A Golden World

I’m a screw up. Try to keep that in mind.

Archive for October, 2006

Impossible Trivia Update

Posted by Jeff on Monday, 30 October, 2006

Well, as you may have read in the last Impossible Trivia post, Todd did remember that in August 1994 I went to the product placement festival known as Woodstock ‘94.

For actually having enough living brain cells to remember something from our post-secondary education (Ash and I sure as hell don’t have many brain cells left from our Queen’s days), I award you with a copy of a ticket to said event:

Woodstock ‘94 Ticket

Earlier today, James Mack demonstrated extreme prowess in Google and point and click. Okay, some prowess. He is “grudgingly” declining verbal fellatio in a comment where he tries to stroke his own ego. Let’s do a blow by blow (no pun intended) to see if he deserves verbal fellatio:

Question 2: As of my 21st birthday (which I spent drunk at one of the many institutions in Kingston, Ontario), what major professional sports franchise from North America (NHL, MLB, NBA, NFL) has won the most number of currently recognized championships, and how many had they won at that point?

James’ answer:

The Canadiens, with 23 at the time… I’m guessing at your age. :-)
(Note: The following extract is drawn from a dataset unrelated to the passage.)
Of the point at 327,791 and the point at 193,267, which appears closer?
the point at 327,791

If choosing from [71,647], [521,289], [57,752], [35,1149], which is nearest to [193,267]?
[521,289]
Is he right? NO. The team is the Montreal Canadiens, though they didn’t have precisely 23 at the time. You know, by playing follow the link, you can actually figure out my date of birth. ‘Tis a shame. 0-1.

Question 3: According to one of the industries I worked for in temporary labour staffing this year, what do the letters IQF stand for?

James’ answer?

Individually quick frozen.

Is he right? YES. Though as a trivial point, it can be found with hit #1 on Google.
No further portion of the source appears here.